In May 1977, the name of the library district was changed to Grande Prairie Public Library District to better reflect the heritage of both communities.

In September 1979, residents of Hazel Crest and Country Club Hills approved a $1.1 million bond for the construction of a new 16700 sqft library building. The building at 3479 W. 183rd Street, designed by the architectural firm Holabird & Root (originally Holabird & Roche), opened to the public on April 12, 1982.

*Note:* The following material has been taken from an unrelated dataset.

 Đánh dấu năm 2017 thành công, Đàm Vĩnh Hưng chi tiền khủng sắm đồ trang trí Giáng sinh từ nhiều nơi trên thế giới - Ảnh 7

== Floor plan of the library ==
The two-story building houses adult materials upstairs, including fiction and non-fiction, periodicals, DVDs, VHS cassettes, CDs, and Audiobooks on CD and cassette. Also located upstairs are ten, public-access internet computers (managed by reservation), three online catalogs, and black/white printing and copying capabilities. Downstairs, the library houses youth materials, including a variety similar to the adult materials. The youth department hosts five filtered internet computers and three online catalogs. Also located downstairs are the library's large meeting and small conference rooms, along with a color copier and an additional black/white copier.

Family restrooms are located on each floor. An elevator is available to serve patrons and staff.